→ Task objective
The answer must be the lines from the one that holds "凯发·k8(国际)官方网站-一触即发登录入口" through the final line of the data, copied exactly, with no pictures.
BEGIN Data records
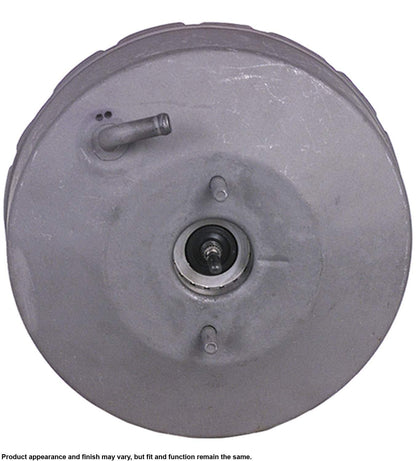 Cardone Reman Power Brake Booster 53-2100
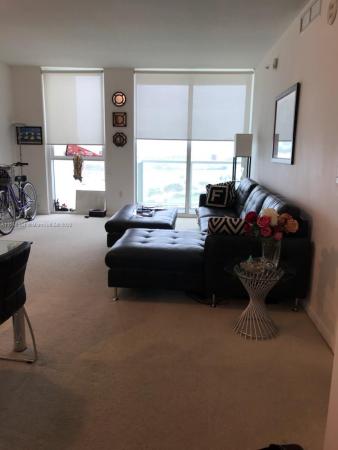 Vizcayne South, 253 NE 2nd St #1605, Miami, Florida 33132, image 2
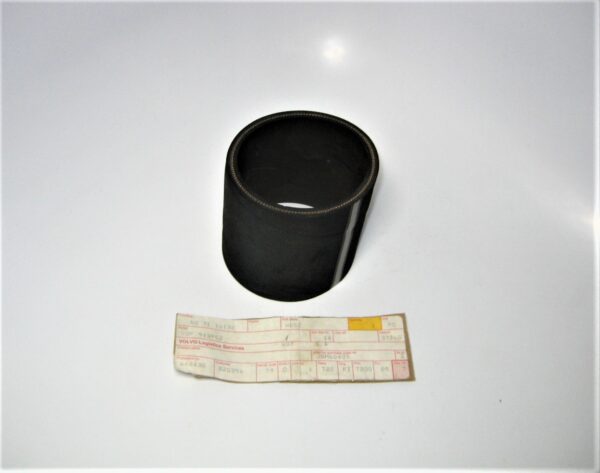 volvo-penta-943952-hose_eh_6292021-1-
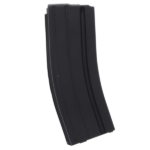 CARREGADOR 30 TIROS, CALIBRE .223(5.56×45mm), AR-15, ALUMINIO, PRETO, DURAMAG, 3023001175CPD, USA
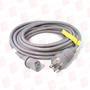 SKF ZKA-160640-3500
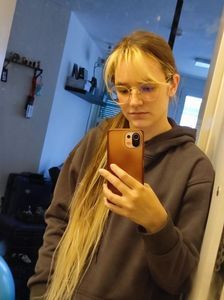 Alison
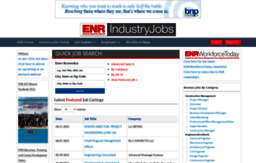 industry-jobs.enr.com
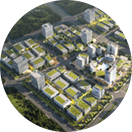 凯发·k8(国际)官方网站-一触即发登录入口
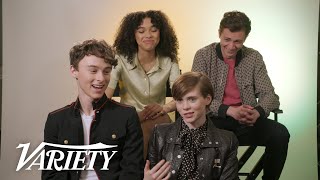 【Netflix】『ノット・オーケー/I Am Not Okay with This』の評判 mqdefault - 【Netflix】『ノット・オーケー/I Am Not Okay with This』の評判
END Data records
→ Response
 凯发·k8(国际)官方网站-一触即发登录入口
 【Netflix】『ノット・オーケー/I Am Not Okay with This』の評判 mqdefault - 【Netflix】『ノット・オーケー/I Am Not Okay with This』の評判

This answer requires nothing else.